What you will do =>
1. In the autodiff blog post, retype the passage between "There are a" and "and PyTorch dependencies.", inclusive.
2. List each reason the autodiff blog post gives for building its own autodiff/backprop framework instead of using PyTorch or TensorFlow.

Supplied passage =>
[Start of section]

This blog post originally appeared on Medium
Popular general-purpose auto-differentiation frameworks like PyTorch or TensorFlow are very capable, and, for the most part, there is little need for writing something more specialized.
Nevertheless, I have recently started writing my own autodiff package. This blog post describes what I’ve learned along the way. Think of this as a poor-man’s version of a Julia Evans blog post.
Note that there are many blog posts describing the mechanics of autodifferentiation much better than I could, so I skip the explanations here. Additionally, there are several other interesting posts and articles on building type-safe neural networks constructs, so while my library follows very similar patterns (statically-typed graphs and dependent types), I don’t dwell on the type system angle too much.
There are a couple of reasons why I wanted to have my own autodiff/backprop framework, rather than use PyTorch or TensorFlow.
- PyTorch and TF are quite slow when fitting models that require little computation per minibatch. In computer vision problems so much computation is done per minibatch that framework overhead is mostly a non-issue. This isn’t true of fitting matrix-factorization-style models, useful in the recommender systems community. Even on a GPU, fitting these models is very slow.
- I want to be able to use my autodiff library to write and distribute models as Python packages with minimal dependencies. Being able to produce a fairly small and spelf-contained binary is an advantage over the rather heavy TF and PyTorch dependencies.
- It was a fun learning experience, and allowed me to understand the inner workings of mature neural network libraries in a little bit more detail.
Motivated by the desire for a lightweight solution that works well for recommender (and possibly NLP) models, I wrote down a list of design constraints.

[End of section]

Data provided =>
[Start of section]

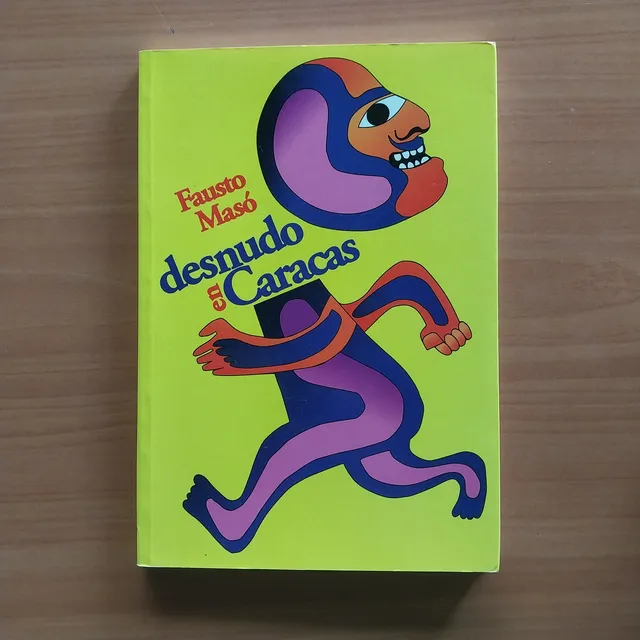 Libro Desnudo En Caracas Fausto Masó Novela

[End of section]

List of answers =>
1.
There are a couple of reasons why I wanted to have my own autodiff/backprop framework, rather than use PyTorch or TensorFlow.
- PyTorch and TF are quite slow when fitting models that require little computation per minibatch. In computer vision problems so much computation is done per minibatch that framework overhead is mostly a non-issue. This isn’t true of fitting matrix-factorization-style models, useful in the recommender systems community. Even on a GPU, fitting these models is very slow.
- I want to be able to use my autodiff library to write and distribute models as Python packages with minimal dependencies. Being able to produce a fairly small and spelf-contained binary is an advantage over the rather heavy TF and PyTorch dependencies.

2.
- PyTorch and TF are quite slow when fitting models that need little computation per minibatch, such as matrix-factorization-style models used in recommender systems, even on a GPU.
- The author wants to write and distribute models as Python packages with minimal dependencies, producing a fairly small, self-contained binary instead of relying on the heavy TF and PyTorch dependencies.
- It was a fun learning experience that helped the author understand the inner workings of mature neural network libraries in more detail.